MARTIN: Now, I know as an historian, you're more interested in the world of what is as supposed to the world of what should be. But would you like to see this date acknowledged in a more overt fashion in the U.S.? Do you think that would be useful?
Prof. FONER: I think what we remember in history, as I said, tells us a lot of ourselves. I would like to see January 1st, 1808 remembered as an important turning point. It was the first time, really, that Congress stigmatized, at least, an aspect of slavery as immoral, illegitimate and worthy of being prohibited. And it did raise the question of slavery itself - even though it didn't lead directly to the abolition of slavery.
Half a century later, Abraham Lincoln, in the Lincoln-Douglas debates, would say, look. You know, the Southerners claim they have a right of property in slaves. Well, why, then, is the importation of slaves wrong? Why don't they just keep importing slaves if it's no different than any other property? We don't we have a ban on importing any other form of property. Obviously, there is something different about slaves that makes people, you know, feel that this trade is illegitimate. And that is a condemnation of slavery itself.
So I think it was a very important moment. And, of course, one can think what would have happened if the slave traders had continued? There would have been hundreds of thousands of more slaves brought into the country. The South would have grown more powerful, more politically dominant. It probably would have expanded slavery into Cuba, into the Caribbean, into Mexico. More slaves would have led to the United States becoming a slave empire in a way in which many Southerners wanted. And that would have been a terrible fate.
MARTIN: Hmm. And finally, is there any way in which - I guess I'm trying to figure out a way to ask you what you would like us to draw from those events today. Obviously, I think a lot of us are interested in history for lots of different reasons.
Prof. FONER: Yeah, yeah.
MARTIN: And some because of what - how it informs the present. So is there something that you think about or you'd like us to think about in thinking about that date in what it means for us today?

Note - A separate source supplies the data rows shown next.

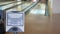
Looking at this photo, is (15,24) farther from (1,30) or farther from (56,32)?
(56,32)

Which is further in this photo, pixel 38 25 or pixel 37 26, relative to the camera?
pixel 38 25

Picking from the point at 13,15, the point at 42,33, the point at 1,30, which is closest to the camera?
the point at 13,15


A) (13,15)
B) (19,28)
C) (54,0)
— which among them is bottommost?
(19,28)

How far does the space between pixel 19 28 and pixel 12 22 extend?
11cm

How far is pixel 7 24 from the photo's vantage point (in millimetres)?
1658

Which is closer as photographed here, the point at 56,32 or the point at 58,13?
the point at 56,32

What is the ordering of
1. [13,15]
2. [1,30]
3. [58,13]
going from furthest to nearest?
1. [58,13]
2. [1,30]
3. [13,15]

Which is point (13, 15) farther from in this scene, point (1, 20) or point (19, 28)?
point (1, 20)

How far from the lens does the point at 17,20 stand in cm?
164

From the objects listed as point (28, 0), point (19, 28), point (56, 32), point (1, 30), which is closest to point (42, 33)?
point (56, 32)

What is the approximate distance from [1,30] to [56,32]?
1.58 meters

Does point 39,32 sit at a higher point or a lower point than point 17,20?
lower

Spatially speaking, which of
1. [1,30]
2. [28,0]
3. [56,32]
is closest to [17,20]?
[1,30]

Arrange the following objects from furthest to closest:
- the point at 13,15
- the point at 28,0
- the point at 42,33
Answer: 1. the point at 28,0
2. the point at 42,33
3. the point at 13,15
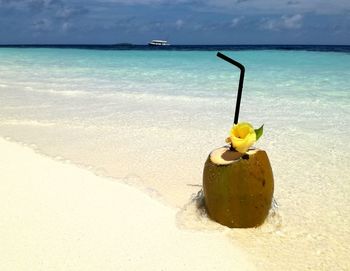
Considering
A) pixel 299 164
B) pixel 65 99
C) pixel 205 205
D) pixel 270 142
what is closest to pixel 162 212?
pixel 205 205

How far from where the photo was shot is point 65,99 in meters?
8.47

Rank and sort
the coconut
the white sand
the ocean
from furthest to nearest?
the ocean → the coconut → the white sand

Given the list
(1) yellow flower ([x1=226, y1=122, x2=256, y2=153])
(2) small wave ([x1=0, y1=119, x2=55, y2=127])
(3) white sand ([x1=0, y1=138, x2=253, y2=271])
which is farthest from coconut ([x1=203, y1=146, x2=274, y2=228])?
(2) small wave ([x1=0, y1=119, x2=55, y2=127])

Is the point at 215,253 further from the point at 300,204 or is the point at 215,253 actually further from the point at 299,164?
the point at 299,164

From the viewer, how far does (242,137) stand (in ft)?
8.55

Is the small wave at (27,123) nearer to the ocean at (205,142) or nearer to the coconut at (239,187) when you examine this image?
the ocean at (205,142)

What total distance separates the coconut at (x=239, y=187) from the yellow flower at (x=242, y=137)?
54 mm

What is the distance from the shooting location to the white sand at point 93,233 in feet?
7.64

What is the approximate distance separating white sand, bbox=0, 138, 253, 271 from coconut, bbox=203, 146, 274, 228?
6.7 inches

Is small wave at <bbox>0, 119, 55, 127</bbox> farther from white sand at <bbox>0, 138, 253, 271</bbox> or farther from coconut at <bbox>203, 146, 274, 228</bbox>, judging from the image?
coconut at <bbox>203, 146, 274, 228</bbox>

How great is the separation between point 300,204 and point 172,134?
7.96ft

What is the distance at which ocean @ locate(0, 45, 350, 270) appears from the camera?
271 cm

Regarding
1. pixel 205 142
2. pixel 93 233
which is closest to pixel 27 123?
pixel 205 142

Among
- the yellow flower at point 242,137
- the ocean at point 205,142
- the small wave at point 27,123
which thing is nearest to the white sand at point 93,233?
the ocean at point 205,142
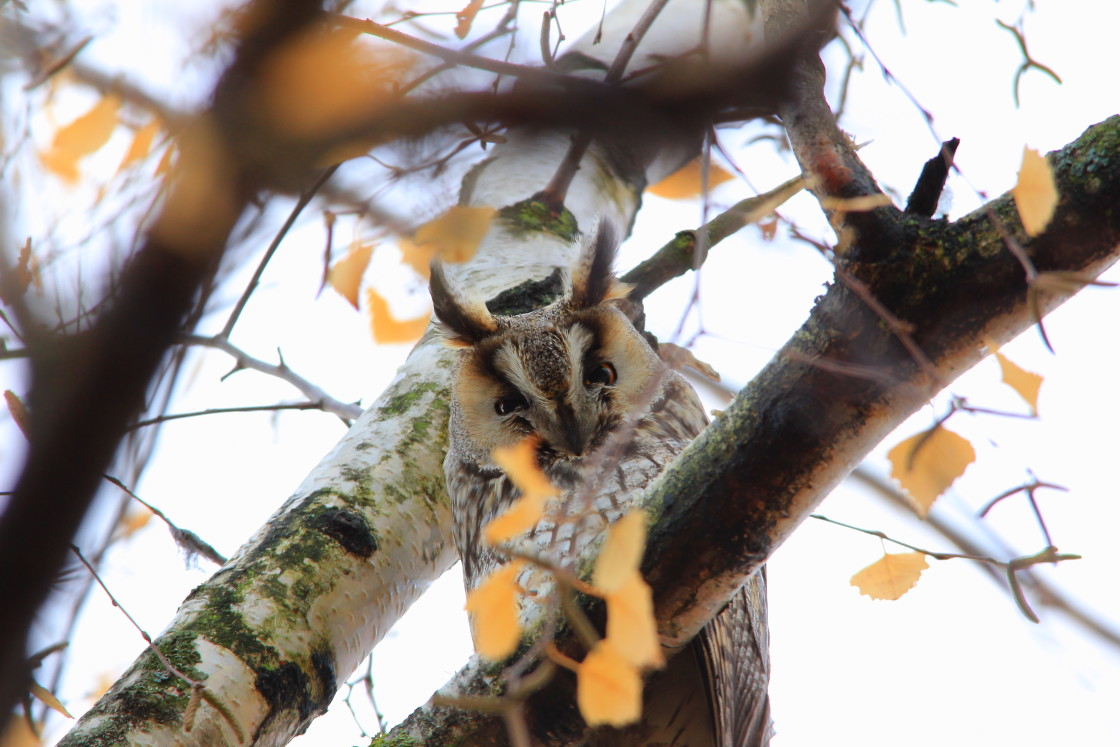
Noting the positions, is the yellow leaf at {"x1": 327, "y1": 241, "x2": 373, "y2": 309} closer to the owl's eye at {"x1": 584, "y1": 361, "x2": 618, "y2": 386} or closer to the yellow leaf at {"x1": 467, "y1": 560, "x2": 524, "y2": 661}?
the owl's eye at {"x1": 584, "y1": 361, "x2": 618, "y2": 386}

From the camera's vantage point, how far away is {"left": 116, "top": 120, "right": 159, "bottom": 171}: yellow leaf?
1.41m

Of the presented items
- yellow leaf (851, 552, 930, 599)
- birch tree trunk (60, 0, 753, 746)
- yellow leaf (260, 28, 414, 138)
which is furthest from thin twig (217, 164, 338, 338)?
yellow leaf (851, 552, 930, 599)

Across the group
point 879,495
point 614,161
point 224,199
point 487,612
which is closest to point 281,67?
point 224,199

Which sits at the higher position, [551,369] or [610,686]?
[551,369]

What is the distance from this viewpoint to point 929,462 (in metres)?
1.25

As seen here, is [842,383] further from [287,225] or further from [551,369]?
[551,369]

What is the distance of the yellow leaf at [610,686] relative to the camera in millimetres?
820

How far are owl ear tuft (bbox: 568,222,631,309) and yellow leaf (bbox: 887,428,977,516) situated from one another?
116 cm

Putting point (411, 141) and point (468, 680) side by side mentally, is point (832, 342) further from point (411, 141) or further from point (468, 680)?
point (411, 141)

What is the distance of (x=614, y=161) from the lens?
9.66ft

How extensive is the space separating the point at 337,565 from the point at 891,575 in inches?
40.8

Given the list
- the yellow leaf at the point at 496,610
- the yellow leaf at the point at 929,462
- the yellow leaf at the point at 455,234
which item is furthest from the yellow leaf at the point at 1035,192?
Answer: the yellow leaf at the point at 455,234

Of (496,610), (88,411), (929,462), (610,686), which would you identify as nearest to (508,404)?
(929,462)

Prof. FONER: I think we should remember the movement against the African slave trade, which was an international movement. You might almost say it was the first international human rights movement, of which we have many in existence today. It united people on both sides of the Atlantic in Britain, in Africa, in France, in the United States. It united black people and white people. And it was a noble crusade to really bring about an increase in human rights in this world. It didn't solve all the problems. It did not abolish slavery immediately. But I think it is something that we can all look back on with pride. And, you know, as a model for movements now, two centuries later, which are trying to - in an international manner - uphold the principle of human rights.
MARTIN: Eric Foner is DeWitt Clinton professor of History at Columbia University. He joined us from his office.
Thank you so much for speaking with us.
Prof. FONER: A pleasure to talk to you.